Agradeço também o apoio decisivo, por meio de atitudes corajosas e emblemáticas, a exemplo de quando, em 2003, V. Excia chamou a si a responsabilidade sobre as ações de combate ao desmatamento na Amazônia, ao criar grupo de trabalho composto por 13 ministérios e coordenado pela Casa Civil. Esse espaço de transversalidade de governo, vital para a existência de uma verdadeira política ambiental, deu início à série de ações que apontou o rumo da mudança que o País exigia de nós, ou seja, fazer da conservação ambiental o eixo de uma agenda de desenvolvimento cuja implementação é hoje o maior desafio global.
Fizemos muito: a criação de quase 24 milhões de hectares de novas áreas de conservação federais, a definição de áreas prioritárias para conservação da biodiversidade em todos os nossos biomas, a aprovação do Plano Nacional de Recursos Hídricos, do novo Programa Nacional de Florestas, do Plano Nacional de Combate à desertificação e temos em curso o Plano Nacional de Mudanças Climáticas.
Reestruturamos o Ministério do Meio Ambiente, com a criação da Secretaria de Articulação Institucional e Cidadania Ambiental, do Instituto Chico Mendes de Conservação da Biodiversidade e do Serviço Florestal Brasileiro; com melhoria salarial e realização de concursos públicos que deram estabilidade e qualidade à equipe. Com a completa reestruturação das equipes de licenciamento e o aperfeiçoamento técnico e gerencial do processo. Abrimos debate amplo sobre as políticas socioambientais, por meio da revitalização e criação de espaços de controle social e das conferências nacionais de Meio Ambiente, efetivando a participação social na elaboração e implementação dos programas que executamos.
Em negociações junto ao Congresso Nacional ou em decretos, estabelecemos ou encaminhamos marcos regulatórios importantes, a exemplo da Lei de Gestão de Florestas Públicas, da criação da área sob limitação administrativa provisória, da regulamentação do art. 23 da Constituição, da Política Nacional de Resíduos Sólidos, da Política Nacional de Povos e Comunidades Tradicionais. Contribuímos decisivamente para a aprovação da Lei da Mata Atlântica.
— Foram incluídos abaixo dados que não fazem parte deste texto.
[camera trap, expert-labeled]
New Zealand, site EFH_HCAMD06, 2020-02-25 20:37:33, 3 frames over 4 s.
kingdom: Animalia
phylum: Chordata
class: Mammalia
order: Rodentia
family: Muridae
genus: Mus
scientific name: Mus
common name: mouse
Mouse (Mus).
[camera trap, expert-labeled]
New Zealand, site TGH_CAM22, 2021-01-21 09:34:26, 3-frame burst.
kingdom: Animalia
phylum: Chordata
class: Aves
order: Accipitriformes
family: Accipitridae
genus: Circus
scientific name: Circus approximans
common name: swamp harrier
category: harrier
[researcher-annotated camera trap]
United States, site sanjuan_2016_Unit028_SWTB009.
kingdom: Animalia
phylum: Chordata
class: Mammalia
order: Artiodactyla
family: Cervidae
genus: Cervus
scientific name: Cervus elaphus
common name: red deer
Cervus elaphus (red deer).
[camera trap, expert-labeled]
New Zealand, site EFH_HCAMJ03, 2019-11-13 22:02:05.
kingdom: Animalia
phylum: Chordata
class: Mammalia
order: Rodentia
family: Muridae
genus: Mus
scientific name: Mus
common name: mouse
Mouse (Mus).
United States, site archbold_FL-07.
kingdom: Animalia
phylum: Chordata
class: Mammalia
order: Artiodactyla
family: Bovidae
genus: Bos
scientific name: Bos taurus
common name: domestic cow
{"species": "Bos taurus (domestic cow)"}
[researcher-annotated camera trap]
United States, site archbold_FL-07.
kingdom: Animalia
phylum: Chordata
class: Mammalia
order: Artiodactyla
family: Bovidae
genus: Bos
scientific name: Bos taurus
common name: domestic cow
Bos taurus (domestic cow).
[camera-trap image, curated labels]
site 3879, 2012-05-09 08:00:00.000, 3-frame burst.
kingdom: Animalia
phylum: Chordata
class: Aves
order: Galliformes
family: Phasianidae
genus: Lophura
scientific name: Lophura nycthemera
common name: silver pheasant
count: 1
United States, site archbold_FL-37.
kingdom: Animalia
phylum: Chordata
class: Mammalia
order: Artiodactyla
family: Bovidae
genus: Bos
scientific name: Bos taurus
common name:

Em dezembro último, com a edição do Decreto que cria instrumentos poderosos para o combate ao desmatamento ilegal e com a Resolução do Conselho Monetário Nacional, que vincula o crédito agropecuário à comprovação da regularidade ambiental e fundiária, alcançamos um patamar histórico na luta para garantir à Amazônia exploração equilibrada e sustentável. É esse nosso maior desafio. O que se fizer da Amazônia será, ouso dizer, o padrão de convivência futura da humanidade com os recursos naturais, a diversidade cultural e o desejo de crescimento. Sua importância extrapola os cuidados merecidos pela região em si, e revela potencial de gerar alternativas de resposta inovadora ao desafio de integrar as dimensões social, econômica e ambiental do desenvolvimento.
Hoje, as medidas adotadas tornam claro e irreversível o caminho de fazer da política socioambiental e da economia uma única agenda, capaz de posicionar o Brasil de maneira consistente para operar as mudanças profundas que, cada vez mais, apontam o desenvolvimento sustentável como a opção inexorável de todas as nações.
Durante essa trajetória, V. Excia é testemunha das crescentes resistências encontradas por nossa equipe junto a setores importantes do governo e da sociedade. Ao mesmo tempo, de outros setores tivemos parceria e solidariedade. Em muitos momentos, só conseguimos avançar devido ao seu acolhimento direto e pessoal. No entanto, as difíceis tarefas que o governo ainda tem frente sinalizam que é necessária a reconstrução da sustentação política para a agenda ambiental.
Tenho o sentimento de estar fechando o ciclo cujos resultados foram significativos, apesar das dificuldades. Entendo que a melhor maneira de continuar contribuindo com a sociedade brasileira e o governo é buscando, no Congresso Nacional, o apoio político fundamental para a consolidação de tudo o que conseguimos construir e para a continuidade da implementação da política ambiental.
Nosso trabalho à frente do MMA incorporou conquistas de gestões anteriores e procurou dar continuidade àquelas políticas que apontavam para a opção de desenvolvimento sustentável. Certamente, os próximos dirigentes farão o mesmo com a contribuição deixada por esta gestão. Deixo seu governo com a consciência tranqüila e certa de, nesses anos de profícuo relacionamento, temos algo de relevante para o Brasil.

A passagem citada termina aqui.